Title: Tutorial 5: Variable inspection, profiling and optimization

Variable inspection, profiling and optimization

Profiling

To illustrate the Gepura development tools (in particular, the Quasar Redshift IDE), we will construct a random signal of length 64 and apply an averaging filter (for example, [0.2, 0.2, 0.2, 0.2, 0.2]) iteratively (1000 times) to the signal. Compare the run times for different signal lengths and check the GPU usage.

function [] = main()
    
    % number of iterations
    num_iter = 1000
    
    % define signal
    length = 64
    sig = rand(length)
    
    % define averaging filter (assumed to be of odd size)
    N = 2
    mask = ones(2*N+1,1)/(2*N+1)
    
    tic()
    for i=0..num_iter-1
        % filter the signal
        sig_new = zeros(size(sig))
        for m=0..length-1
            for k=-N..N
                sig_new[m] += mask[N+k] * sig[mirror_ext(m+k,length)]
            end
        end
    end
    toc()

    % show the filtered signal
    plot(sig_new)    
end 

Instead of just using tic-toc measurements we can get more detailed information about the execution time use the integrated profiler. Therefore, instead of running the program using the default ‘Run’ button, use the ‘Start Profiling’ option under the Profile menu. The IDE also shows the execution time at code level: The G-symbol indicates that this code line is executed at the GPU.

Profiler

We will use the profiling result to isolate the highest priority bottleneck (in the kernel summary of the profiling result). Based on the observation that kernel opt_apply_mosaic clearly forms a bottleneck, we investigate the code and make the necessary changes to accelerate the algorithm. As it turns out, this kernel allocates a block of memory that it doesn’t really use (mask).

Profiler

Therefore, the critical part of the code can be replaced by:

% define averaging filter (assumed to be of odd size)
N = 2

tic()
for i=0..num_iter-1
    % filter the signal
    sig_new = zeros(size(sig))
    for m=0..length-1
        for k=-N..N
            sig_new[m] += sig[mirror_ext(m+k,length)]
        end
    end
% normalization
sig_new /= (2*N+1)
end
toc()

Variable inspection

In order to explain the variable inspection in the Redshift IDE we will use the following code:

function [] = main()
    mask=[[1,2],[2,3]] %mosaic mask
    y = imread("image_mosaic.png")
    [M,N,K] = size(y)
    x_o = zeros(size(y))
    x_f = zeros(size(y))
    
    % display the raw mosaic data
    fig1=imshow(y)
    title("raw input data")
    
    % POCS algorithm
    tic()
    max_iteration=100
    for iteration = 1..max_iteration
        %this implementation swaps between using x_o and x_f as buffer
        %force data consistency
        parallel_do([M,N],x_o,y,mask,apply_mosaic)
        %force smoothness
        parallel_do([M,N],x_f,x_o,low_pass_filter)
        %force data consistency
        parallel_do([M,N],x_f,y,mask,apply_mosaic)
        %force smoothness
        parallel_do([M,N],x_o,x_f,low_pass_filter)
    end
    toc()
    
    %display the output
    fig2=imshow(x_o)
    title("full color image")
end

This program takes the raw input from a digital camera and constructs a full color image from it in an iterative fashion. The full program source code can be accessed here.

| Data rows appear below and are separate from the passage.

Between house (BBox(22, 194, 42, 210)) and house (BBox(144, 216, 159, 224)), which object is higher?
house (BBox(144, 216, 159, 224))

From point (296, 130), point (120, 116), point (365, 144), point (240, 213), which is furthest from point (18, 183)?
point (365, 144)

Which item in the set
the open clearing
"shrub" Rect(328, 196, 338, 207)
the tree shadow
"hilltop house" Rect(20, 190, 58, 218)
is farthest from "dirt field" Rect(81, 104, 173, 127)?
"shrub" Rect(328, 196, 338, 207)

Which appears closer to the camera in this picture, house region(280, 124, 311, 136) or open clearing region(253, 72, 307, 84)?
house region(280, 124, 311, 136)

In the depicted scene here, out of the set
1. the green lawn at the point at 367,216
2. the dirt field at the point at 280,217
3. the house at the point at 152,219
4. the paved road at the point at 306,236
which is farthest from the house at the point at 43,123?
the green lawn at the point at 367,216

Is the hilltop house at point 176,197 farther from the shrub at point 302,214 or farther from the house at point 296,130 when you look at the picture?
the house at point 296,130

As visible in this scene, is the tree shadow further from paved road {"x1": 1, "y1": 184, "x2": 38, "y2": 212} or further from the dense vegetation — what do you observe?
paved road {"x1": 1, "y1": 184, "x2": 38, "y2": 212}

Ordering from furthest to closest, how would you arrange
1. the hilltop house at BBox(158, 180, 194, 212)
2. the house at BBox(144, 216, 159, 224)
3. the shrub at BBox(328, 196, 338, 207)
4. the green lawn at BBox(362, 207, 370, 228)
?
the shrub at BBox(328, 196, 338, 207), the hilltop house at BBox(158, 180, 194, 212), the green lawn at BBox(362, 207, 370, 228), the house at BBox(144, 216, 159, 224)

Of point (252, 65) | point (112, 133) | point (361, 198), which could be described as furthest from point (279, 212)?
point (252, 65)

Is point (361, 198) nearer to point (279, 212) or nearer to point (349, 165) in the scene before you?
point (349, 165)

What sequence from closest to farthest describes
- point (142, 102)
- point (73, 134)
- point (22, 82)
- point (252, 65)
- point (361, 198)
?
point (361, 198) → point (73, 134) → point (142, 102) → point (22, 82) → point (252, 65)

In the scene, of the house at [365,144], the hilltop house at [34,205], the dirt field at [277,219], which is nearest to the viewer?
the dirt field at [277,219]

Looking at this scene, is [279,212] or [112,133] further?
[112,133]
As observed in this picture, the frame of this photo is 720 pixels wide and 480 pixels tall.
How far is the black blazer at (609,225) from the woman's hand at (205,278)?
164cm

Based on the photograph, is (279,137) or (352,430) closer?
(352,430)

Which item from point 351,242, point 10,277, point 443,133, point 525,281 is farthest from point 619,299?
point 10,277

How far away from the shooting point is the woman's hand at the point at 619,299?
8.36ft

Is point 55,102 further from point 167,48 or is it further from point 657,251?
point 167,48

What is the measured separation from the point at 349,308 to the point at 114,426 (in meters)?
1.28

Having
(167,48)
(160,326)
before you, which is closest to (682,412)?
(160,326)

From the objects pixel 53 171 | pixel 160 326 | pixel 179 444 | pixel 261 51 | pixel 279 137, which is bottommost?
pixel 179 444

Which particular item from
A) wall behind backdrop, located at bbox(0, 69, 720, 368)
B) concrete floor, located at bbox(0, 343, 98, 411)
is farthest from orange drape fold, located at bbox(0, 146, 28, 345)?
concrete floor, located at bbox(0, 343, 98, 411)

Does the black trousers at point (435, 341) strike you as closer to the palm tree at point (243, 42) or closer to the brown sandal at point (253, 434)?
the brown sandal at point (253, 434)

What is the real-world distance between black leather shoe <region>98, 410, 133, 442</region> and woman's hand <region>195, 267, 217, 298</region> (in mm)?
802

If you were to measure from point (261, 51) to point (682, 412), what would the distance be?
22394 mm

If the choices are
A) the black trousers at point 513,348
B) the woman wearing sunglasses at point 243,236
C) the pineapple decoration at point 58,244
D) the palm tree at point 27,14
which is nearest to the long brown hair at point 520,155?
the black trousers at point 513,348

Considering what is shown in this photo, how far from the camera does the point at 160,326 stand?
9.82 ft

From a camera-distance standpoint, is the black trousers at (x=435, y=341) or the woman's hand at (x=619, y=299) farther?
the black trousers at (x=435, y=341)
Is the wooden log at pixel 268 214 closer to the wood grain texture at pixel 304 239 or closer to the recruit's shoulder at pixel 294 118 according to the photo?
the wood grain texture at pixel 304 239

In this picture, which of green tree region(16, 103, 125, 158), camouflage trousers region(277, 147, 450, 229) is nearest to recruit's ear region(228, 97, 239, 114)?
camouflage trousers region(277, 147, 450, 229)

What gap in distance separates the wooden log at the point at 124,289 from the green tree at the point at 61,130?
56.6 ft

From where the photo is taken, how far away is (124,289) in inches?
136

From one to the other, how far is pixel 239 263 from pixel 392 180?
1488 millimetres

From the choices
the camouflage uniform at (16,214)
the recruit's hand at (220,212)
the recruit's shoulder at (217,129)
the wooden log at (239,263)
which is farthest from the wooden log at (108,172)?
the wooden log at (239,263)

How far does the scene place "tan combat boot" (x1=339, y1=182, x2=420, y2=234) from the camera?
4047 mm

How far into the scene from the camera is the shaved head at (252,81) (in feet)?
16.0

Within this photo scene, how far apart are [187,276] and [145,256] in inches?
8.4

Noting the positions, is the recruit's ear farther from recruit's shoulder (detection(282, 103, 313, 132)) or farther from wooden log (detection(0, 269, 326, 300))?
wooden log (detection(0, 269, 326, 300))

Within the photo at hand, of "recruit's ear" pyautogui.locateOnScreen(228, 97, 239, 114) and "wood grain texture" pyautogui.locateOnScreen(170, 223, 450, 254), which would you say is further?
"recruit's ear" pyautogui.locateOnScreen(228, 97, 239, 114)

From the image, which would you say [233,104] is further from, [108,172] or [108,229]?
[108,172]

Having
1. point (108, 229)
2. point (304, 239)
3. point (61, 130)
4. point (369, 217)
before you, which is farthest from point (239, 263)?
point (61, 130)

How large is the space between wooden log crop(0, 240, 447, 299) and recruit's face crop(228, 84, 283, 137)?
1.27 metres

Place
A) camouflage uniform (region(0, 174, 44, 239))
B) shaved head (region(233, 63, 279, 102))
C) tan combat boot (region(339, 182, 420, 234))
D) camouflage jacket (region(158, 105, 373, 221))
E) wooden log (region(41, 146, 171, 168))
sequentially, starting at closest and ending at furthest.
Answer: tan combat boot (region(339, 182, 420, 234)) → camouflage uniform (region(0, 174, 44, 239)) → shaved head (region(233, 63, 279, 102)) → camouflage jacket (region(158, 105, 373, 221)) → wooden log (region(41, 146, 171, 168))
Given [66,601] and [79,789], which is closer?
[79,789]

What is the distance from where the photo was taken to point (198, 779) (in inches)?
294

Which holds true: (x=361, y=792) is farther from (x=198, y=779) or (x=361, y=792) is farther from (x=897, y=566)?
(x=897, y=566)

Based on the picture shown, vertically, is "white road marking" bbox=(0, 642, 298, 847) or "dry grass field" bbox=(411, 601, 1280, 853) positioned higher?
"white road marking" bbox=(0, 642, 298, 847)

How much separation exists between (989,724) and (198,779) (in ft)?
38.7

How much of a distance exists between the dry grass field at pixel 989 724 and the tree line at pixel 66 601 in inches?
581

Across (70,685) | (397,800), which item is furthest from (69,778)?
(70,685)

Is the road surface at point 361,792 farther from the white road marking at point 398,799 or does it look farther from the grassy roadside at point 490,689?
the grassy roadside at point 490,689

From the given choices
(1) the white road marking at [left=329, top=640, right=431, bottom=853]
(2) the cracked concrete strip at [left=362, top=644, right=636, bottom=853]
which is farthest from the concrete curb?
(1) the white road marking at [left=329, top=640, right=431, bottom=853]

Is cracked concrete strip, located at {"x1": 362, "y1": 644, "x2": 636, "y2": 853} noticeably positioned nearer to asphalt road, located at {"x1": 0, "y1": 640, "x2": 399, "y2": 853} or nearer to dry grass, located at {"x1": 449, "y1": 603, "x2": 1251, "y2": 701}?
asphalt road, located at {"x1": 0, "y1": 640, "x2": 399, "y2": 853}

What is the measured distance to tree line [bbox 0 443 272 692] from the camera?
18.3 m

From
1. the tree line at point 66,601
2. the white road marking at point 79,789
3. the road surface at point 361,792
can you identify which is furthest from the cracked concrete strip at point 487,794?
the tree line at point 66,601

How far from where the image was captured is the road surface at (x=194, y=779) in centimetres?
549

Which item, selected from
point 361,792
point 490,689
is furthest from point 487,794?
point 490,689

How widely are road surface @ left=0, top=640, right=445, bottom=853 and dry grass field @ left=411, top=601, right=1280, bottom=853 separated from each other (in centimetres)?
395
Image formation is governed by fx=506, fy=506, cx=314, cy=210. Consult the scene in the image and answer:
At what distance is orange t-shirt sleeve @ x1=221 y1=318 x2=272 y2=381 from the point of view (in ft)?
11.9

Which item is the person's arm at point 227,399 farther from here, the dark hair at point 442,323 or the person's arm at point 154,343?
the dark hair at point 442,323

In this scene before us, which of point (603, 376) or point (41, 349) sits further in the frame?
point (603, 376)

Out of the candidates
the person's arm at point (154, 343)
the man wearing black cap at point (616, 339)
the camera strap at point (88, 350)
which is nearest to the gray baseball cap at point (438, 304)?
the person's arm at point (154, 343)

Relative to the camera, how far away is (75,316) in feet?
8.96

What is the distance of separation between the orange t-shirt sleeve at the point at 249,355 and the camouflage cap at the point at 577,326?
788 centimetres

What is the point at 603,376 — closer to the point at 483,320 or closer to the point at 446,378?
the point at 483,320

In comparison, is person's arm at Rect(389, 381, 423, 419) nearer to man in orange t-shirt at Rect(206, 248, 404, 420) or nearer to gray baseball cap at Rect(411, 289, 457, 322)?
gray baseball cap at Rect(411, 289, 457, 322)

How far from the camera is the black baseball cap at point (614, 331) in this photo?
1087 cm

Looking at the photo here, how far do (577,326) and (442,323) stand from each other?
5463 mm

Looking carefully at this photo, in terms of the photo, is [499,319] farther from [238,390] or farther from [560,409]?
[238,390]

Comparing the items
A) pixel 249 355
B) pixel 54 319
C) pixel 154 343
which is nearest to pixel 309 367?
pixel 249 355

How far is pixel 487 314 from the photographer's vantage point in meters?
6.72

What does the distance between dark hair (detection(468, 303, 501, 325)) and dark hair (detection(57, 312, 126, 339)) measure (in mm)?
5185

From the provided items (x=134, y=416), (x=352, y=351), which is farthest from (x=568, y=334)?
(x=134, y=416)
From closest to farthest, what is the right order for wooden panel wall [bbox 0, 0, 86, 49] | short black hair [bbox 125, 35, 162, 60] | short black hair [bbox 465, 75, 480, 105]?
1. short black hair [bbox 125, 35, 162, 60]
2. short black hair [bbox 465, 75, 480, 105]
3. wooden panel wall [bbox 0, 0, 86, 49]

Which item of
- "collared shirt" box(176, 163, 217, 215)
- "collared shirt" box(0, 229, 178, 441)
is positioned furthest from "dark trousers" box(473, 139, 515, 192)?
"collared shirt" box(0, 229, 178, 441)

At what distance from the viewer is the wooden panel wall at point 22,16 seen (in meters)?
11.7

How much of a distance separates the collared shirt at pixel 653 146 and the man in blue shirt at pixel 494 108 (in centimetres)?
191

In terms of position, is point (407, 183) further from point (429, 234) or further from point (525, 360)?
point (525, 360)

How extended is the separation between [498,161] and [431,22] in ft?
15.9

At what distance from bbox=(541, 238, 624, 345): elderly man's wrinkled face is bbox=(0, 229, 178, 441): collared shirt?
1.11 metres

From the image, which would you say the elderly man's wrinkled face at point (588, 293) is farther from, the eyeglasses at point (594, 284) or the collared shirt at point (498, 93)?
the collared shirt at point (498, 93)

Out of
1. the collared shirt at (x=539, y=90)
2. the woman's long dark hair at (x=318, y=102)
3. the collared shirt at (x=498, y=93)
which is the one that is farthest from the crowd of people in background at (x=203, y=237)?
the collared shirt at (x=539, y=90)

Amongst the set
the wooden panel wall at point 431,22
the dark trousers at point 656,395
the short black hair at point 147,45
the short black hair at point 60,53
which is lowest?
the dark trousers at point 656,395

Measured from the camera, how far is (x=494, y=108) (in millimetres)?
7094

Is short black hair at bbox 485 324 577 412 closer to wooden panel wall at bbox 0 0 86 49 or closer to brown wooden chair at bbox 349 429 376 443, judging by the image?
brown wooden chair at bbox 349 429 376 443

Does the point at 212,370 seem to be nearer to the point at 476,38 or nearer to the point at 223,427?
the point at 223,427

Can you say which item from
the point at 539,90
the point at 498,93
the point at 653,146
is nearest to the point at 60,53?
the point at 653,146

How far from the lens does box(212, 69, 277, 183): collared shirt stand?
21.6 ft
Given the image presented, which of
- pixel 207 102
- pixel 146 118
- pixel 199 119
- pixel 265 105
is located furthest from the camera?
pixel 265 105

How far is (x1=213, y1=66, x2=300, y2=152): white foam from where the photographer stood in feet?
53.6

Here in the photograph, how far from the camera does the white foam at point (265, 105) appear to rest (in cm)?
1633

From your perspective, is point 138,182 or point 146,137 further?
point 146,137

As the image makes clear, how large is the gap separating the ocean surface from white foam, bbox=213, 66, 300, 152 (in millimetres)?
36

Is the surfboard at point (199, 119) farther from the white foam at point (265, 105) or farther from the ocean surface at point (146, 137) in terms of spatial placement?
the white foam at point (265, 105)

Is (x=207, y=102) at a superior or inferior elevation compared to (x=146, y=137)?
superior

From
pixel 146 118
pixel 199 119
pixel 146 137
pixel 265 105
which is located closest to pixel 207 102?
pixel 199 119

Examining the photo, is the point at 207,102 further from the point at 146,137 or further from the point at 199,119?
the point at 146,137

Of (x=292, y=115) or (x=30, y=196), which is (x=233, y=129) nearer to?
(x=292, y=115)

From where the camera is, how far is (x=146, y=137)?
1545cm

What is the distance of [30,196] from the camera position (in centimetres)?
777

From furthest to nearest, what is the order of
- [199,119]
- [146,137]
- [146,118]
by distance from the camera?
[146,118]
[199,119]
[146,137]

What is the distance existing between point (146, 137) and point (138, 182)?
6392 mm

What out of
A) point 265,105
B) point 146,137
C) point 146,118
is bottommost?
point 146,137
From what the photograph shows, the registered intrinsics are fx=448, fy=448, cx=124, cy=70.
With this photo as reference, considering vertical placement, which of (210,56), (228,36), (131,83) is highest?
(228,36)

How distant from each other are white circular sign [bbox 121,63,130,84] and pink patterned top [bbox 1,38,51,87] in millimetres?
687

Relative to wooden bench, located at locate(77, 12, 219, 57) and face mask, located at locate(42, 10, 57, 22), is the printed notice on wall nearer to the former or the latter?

The current number of iterations is hard coded to a value that is far too high. By using the debugger we can investigate the evolution of the output x_o variable. First we set a breakpoint inside the loop. Once we the debugger breaks, we set a watch on the variable of interest (right click the variable name and click “add watch”). Then we click the red “probe” button in the data window to see live updates.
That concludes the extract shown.